Chove nesta quinta de plantão de número 667 (desde julho de 2007), adoro chuva...que chova chuva sem parar. Depois de escaldantes dias o deus da chuva manda chover. Os deuses...ah, os deuses, aqueles que aquietam os espíritos indômitos dos humanos. Há deuses demais no mundo dos homens. Há deus do impedimento e do gol contra; há deus da união e da separação;há deus da lágrima e do sorriso; da abundância e do infortúnio. Quanto maior a nossa ignorância em relação ao universo maior é o número de deuses a habitar nossas limitações. Os deuses procriam a partir do desconhecimento sobre as razões de nossas existências. A pergunta é: o universo é para os homens incognoscível, inescrutável, incompreensível ou desconhecível? Ou tudo isso, junto e misturado?
Nossos cinco e limitados sentidos percebem as coisas como elas seriam em apenas 5% de suas grandiosidades. Em outras palavras, 95% do que existe foge à percepção humana. Ondas de luz dos raios solares atravessam nossos corpos e não percebemos; micro-ondas, ondas de rádio infravermelho e ultravioleta transportam informações que nossos olhos não percebem.Há sons que somos incapazes de ouvir. A ilha do conhecimento humano, embora formidável, é cercada por um vasto oceano do desconhecimento. Mas, ao contrário de prostrar, o homem quer saber e é o que o torna relevante: querer saber, querer conhecer. Por isso somos raros e é bem provável que sejamos únicos nesse universo ou multiverso. Isso nos afasta de Deus? Não, a ciência busca o desconhecido através daquilo que já é conhecido, caso contrário não seria ciência, seria especulação. Se seria tudo de explicação ligada à divindade, não sabemos. Aliás, nem sabemos em quem votamos na penúltima eleição.

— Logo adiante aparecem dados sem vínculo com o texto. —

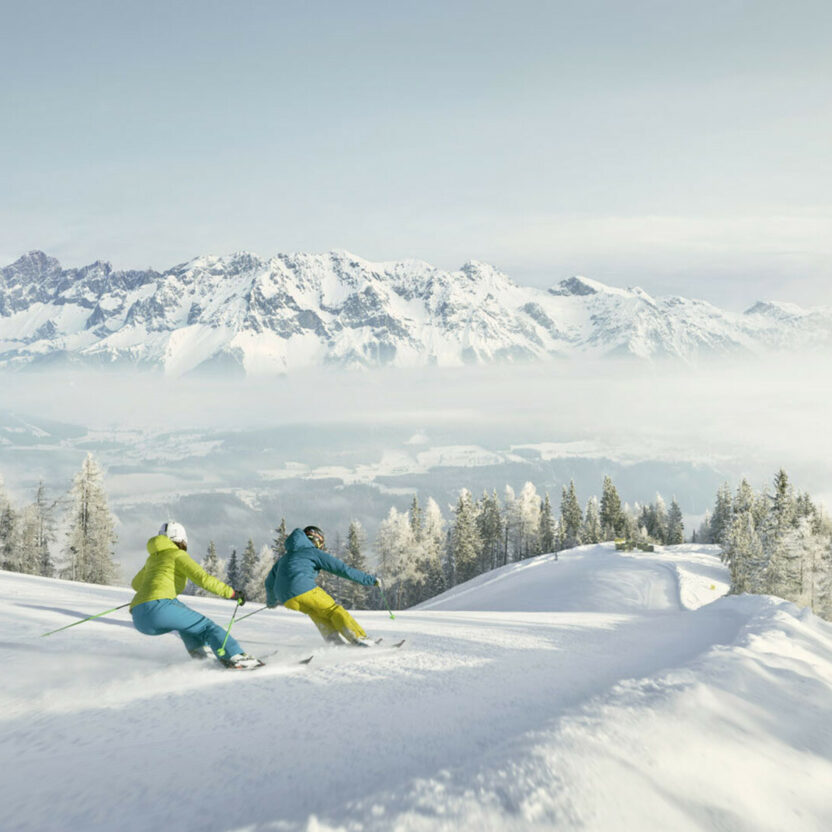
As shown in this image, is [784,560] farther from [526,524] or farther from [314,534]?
[526,524]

O homem senta perto de Deus e pergunta: qual o propósito de tudo isso? E tudo precisa ter um propósito? Pergunta Deus; certamente, disse o homem. Então deixo que você pense em um para tudo isso, concluiu Deus. E, aí, estamos buscando propósitos, lentamente, até mais lentamente do que gostaríamos que fosse. Mas, assim é o homem e a ciência. E chega um momento de exaustão em que em nada acreditamos e viramos niilistas; pensamos a vida como suficientes em si mesma, sem segundo tempo. Aí sentamos com Sartre e Simone em um bar qualquer de Saint Germain ou Marais e convidamos Scott, Zelda, Gertrude e Ernest para encher a cara e fumar até a quarta de cinzas de 2026. Usei muitos argumentos de Marcelo Gleiser no livro A Ilha do Conhecimento, que carreguei ao plantão 667, enquanto curtia a chuva. Recomendo a leitura.
Que merda ser sessentão e pensar na vida; melhor seria somente aproveita-la mesmo sem cachaça. Mas, se assim fosse, não seria ligado à ciência como médico que sou, e não seria homem, porque ao homem deliberou-se fazer perguntas, talvez, deliberação dada pelo deus das grandes perguntas; talvez, pelos deuses do niilismo ou existencial. Vai saber.